What is SQL Formatting? Complete Guide with Examples
SQL formatting is the process of applying consistent style rules to SQL queries to improve readability and maintainability. This includes uppercase keywords (SELECT, FROM, WHERE), proper indentation of clauses and subqueries, aligned column lists, and consistent line breaks. Well-formatted SQL is dramatically easier to understand, debug, and review than compressed single-line queries.

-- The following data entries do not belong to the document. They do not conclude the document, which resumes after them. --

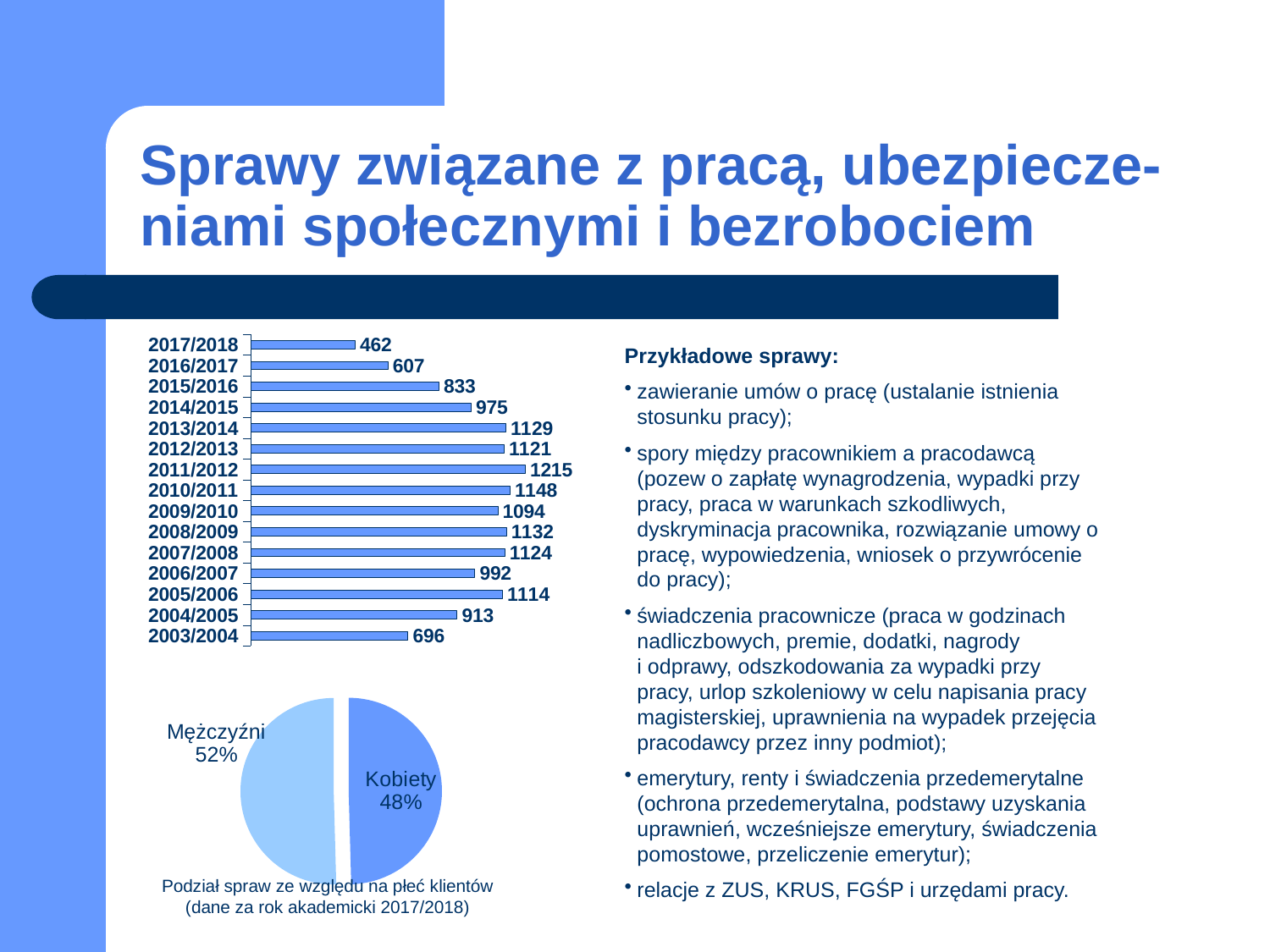
In the pie chart, what share is labelled Mężczyźni? 52% In the bar chart, what is the value for 2011/2012? 1215 In the bar chart, which academic year has the highest value? 2011/2012 In the bar chart, which is larger: the value for 2015/2016 or the value for 2014/2015? 2014/2015 What kind of chart is the chart at the top left of the slide? bar chart How many academic years are shown in the bar chart? 15 In the pie chart, what share is labelled Kobiety? 48% In the bar chart, what is the difference between the values for 2003/2004 and 2004/2005? 217 In the bar chart, what is the value for 2006/2007? 992 What is the caption below the pie chart? Podział spraw ze względu na płeć klientów (dane za rok akademicki 2017/2018) In the bar chart, which academic year has the lowest value? 2017/2018 In the bar chart, what is the value for 2017/2018? 462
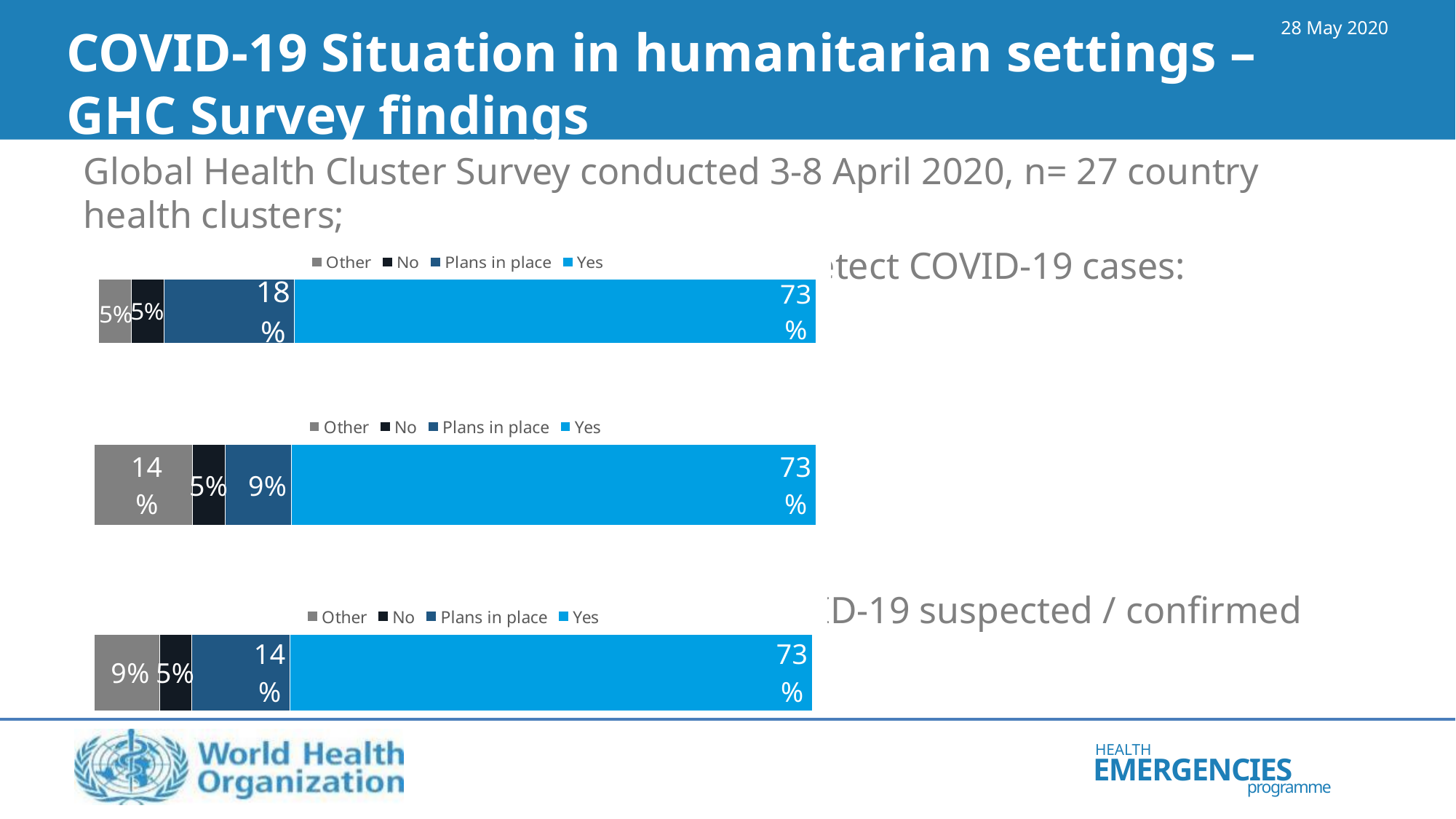
In the middle chart, which series has the smallest share of the bar? No In the top chart, what is the difference between the Yes value and the Plans in place value? 55% In the bottom chart, which series has the largest share of the bar? Yes In the top chart, what is the value for Plans in place? 18% What type of chart is the bottom chart? Stacked bar chart How many series does the legend of the top chart list? 4 In the bottom chart, what is the value for Other? 9% In the middle chart, what is the value for Other? 14% In the top chart, what is the value for Yes? 73% In the bottom chart, what is the value for Plans in place? 14% In the middle chart, which is larger, Other or Plans in place? Other In the middle chart, what is the value for Plans in place? 9%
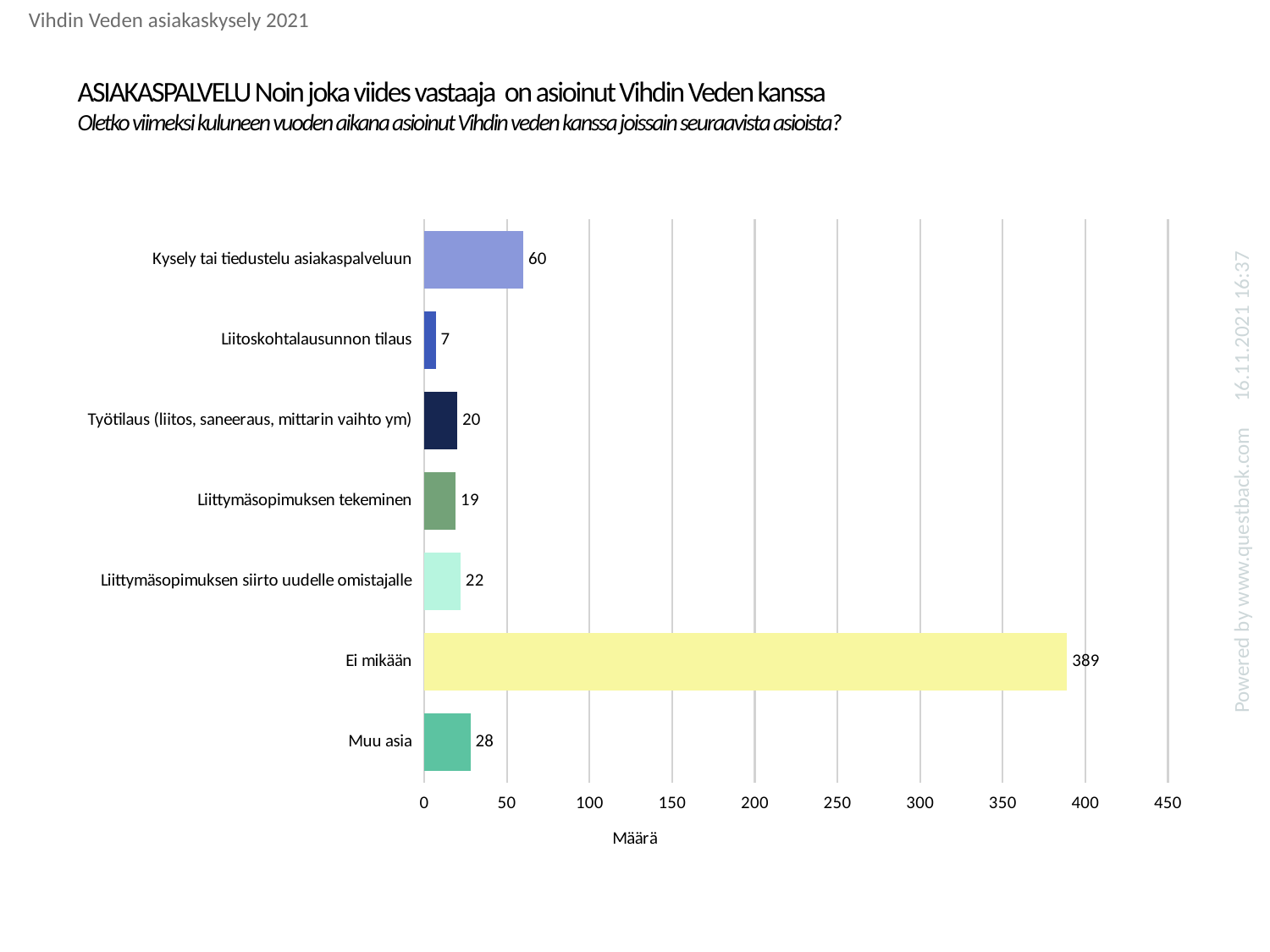
What is the difference between the values for "Muu asia" and "Työtilaus (liitos, saneeraus, mittarin vaihto ym)"? 8 Which is larger, the value for "Muu asia" or the value for "Liittymäsopimuksen tekeminen"? Muu asia Which category has the lowest value? Liitoskohtalausunnon tilaus Is the value for "Ei mikään" greater or less than 350? greater What is the difference between the values for "Ei mikään" and "Kysely tai tiedustelu asiakaspalveluun"? 329 What kind of chart is shown on the slide? bar chart How many categories are shown in the chart? 7 What is the value for "Kysely tai tiedustelu asiakaspalveluun"? 60 What is the label of the horizontal axis? Määrä What is the value for "Liittymäsopimuksen siirto uudelle omistajalle"? 22 What is the value for "Ei mikään"? 389 Which category has the highest value? Ei mikään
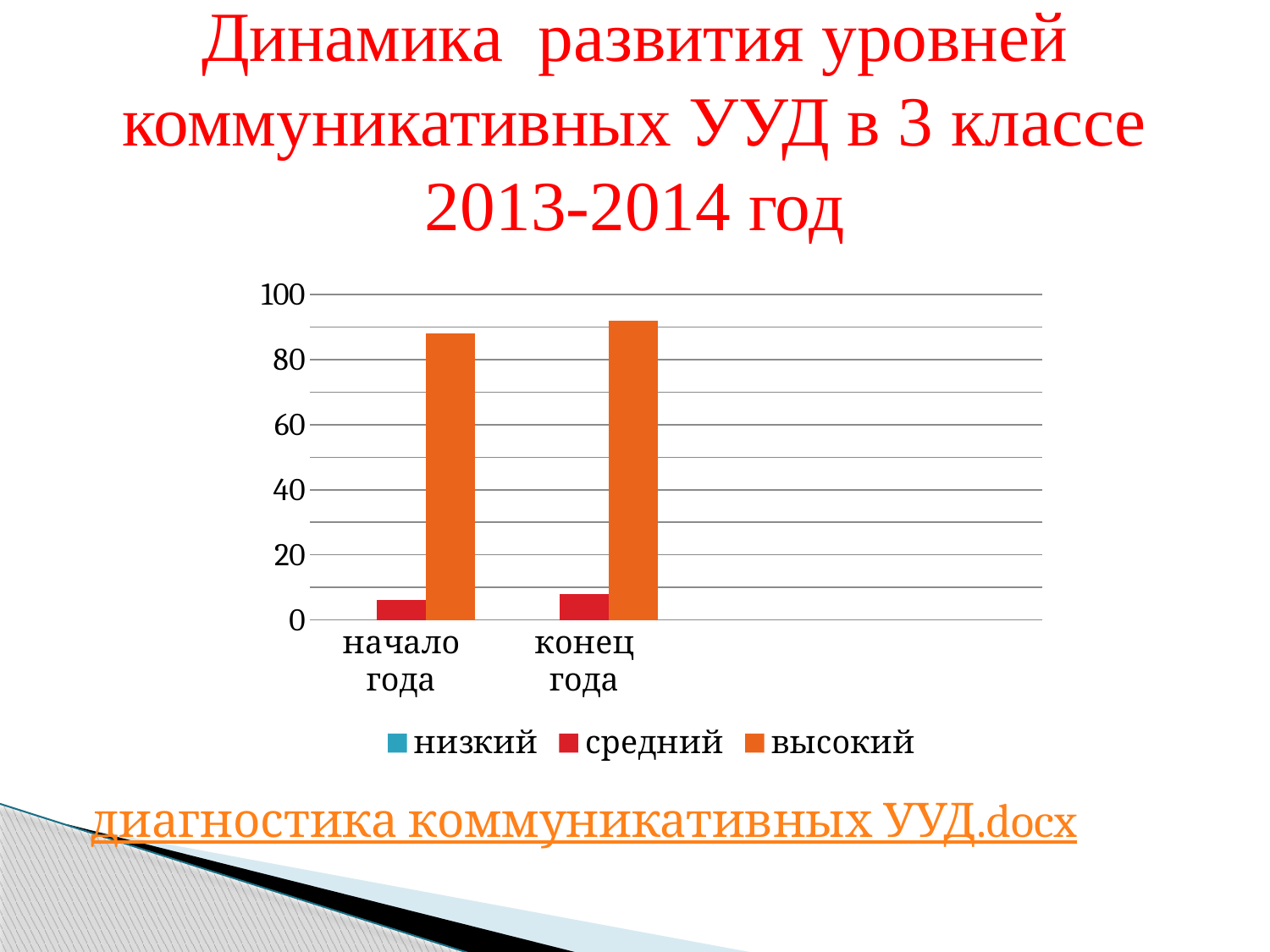
For the высокий series, is the value at конец года larger or smaller than at начало года? larger At начало года, which is larger: средний or высокий? высокий Is the value for средний at конец года greater or less than 20? less Is the value for высокий at начало года greater or less than 80? greater How many series does the chart legend list? 3 Is the value for средний at начало года greater or less than 20? less What kind of chart is shown on the slide? bar chart How many categories are shown on the x axis of the chart? 2 Does the высокий series rise or fall from начало года to конец года? rise Which series are listed in the chart legend? низкий, средний, высокий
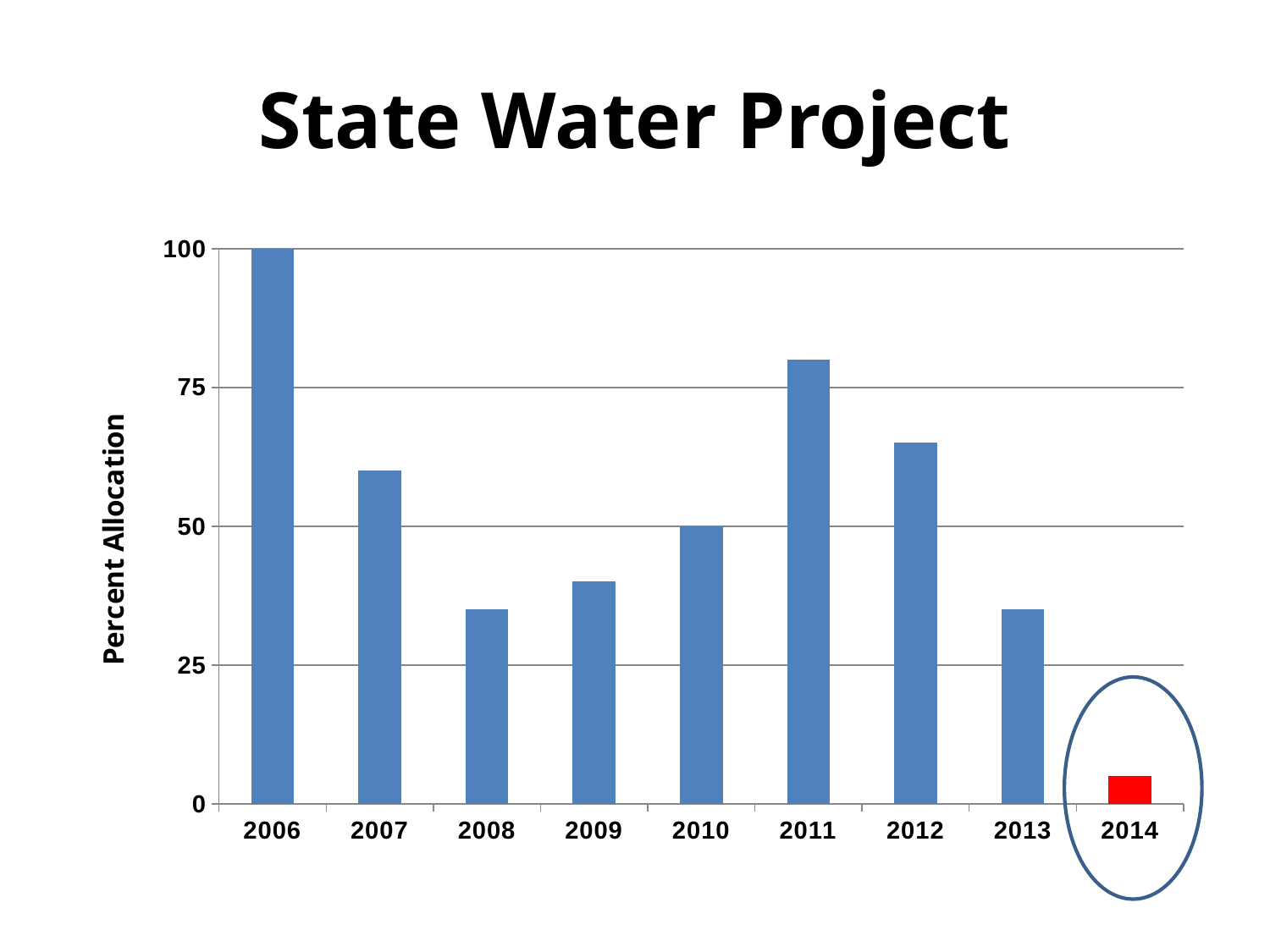
Do the values rise or fall from 2006 to 2008? fall How many years are shown on the x axis? 9 Which year has the larger Percent Allocation, 2011 or 2012? 2011 Is the value for 2014 greater or less than 25? less What kind of chart is shown on the slide? bar chart Is the value for 2011 greater or less than 75? greater What colour is the bar for 2014? red What is the Percent Allocation for 2006? 100 Which year has the lowest Percent Allocation? 2014 Is the value for 2007 greater or less than 50? greater Which year has the highest Percent Allocation? 2006 What is the Percent Allocation for 2010? 50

How Does SQL Formatting Work?
SQL formatters parse queries into an AST, then regenerate them with formatting rules applied. The parser identifies SQL clauses (SELECT, FROM, WHERE, JOIN, ORDER BY), expressions, functions, and subqueries. The formatter then outputs each clause on its own line, indents continuation lines, uppercases keywords, and aligns column lists. Modern formatters handle dialect-specific syntax for MySQL, PostgreSQL, SQL Server, Oracle, and BigQuery.
Key Features
- Keyword uppercasing (SELECT, FROM, WHERE, JOIN) for visual distinction from identifiers
- Clause-per-line formatting with consistent indentation of subclauses and expressions
- Subquery indentation showing nesting levels clearly
- Multi-dialect support for MySQL, PostgreSQL, SQL Server, Oracle, and BigQuery syntax
- Configurable style options for comma placement, line width, and indentation size
Common Use Cases
Code Review
Well-formatted SQL in pull requests is dramatically easier to review. Reviewers can quickly identify what tables are joined, what conditions are applied, and what the query returns.
Debug Complex Queries
Formatting a long single-line query into structured, indented SQL makes it possible to visually trace the logic, identify missing joins, and spot incorrect filter conditions.
Documentation
SQL queries in documentation, wikis, and README files should be formatted for readability. Formatted queries help team members understand data models and common query patterns.